Rewrite the part that opens with the line containing "What distance from" and closes at the end of the records, replacing "upper window" with "top window" and changing nothing else.
++++
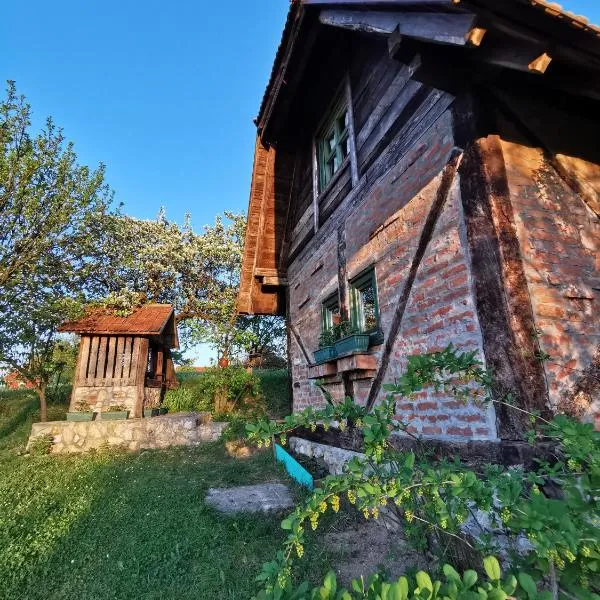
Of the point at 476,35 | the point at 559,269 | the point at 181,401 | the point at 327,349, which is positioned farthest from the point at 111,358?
the point at 476,35

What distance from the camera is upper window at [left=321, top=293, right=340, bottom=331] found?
6336 mm

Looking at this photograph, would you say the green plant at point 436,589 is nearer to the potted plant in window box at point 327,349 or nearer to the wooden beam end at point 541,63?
the wooden beam end at point 541,63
++++
**Answer in full**
What distance from the camera is top window at [left=321, top=293, right=340, bottom=331] found?
6336 mm

Looking at this photograph, would you say the green plant at point 436,589 is nearer to the potted plant in window box at point 327,349 or nearer to the wooden beam end at point 541,63?
the wooden beam end at point 541,63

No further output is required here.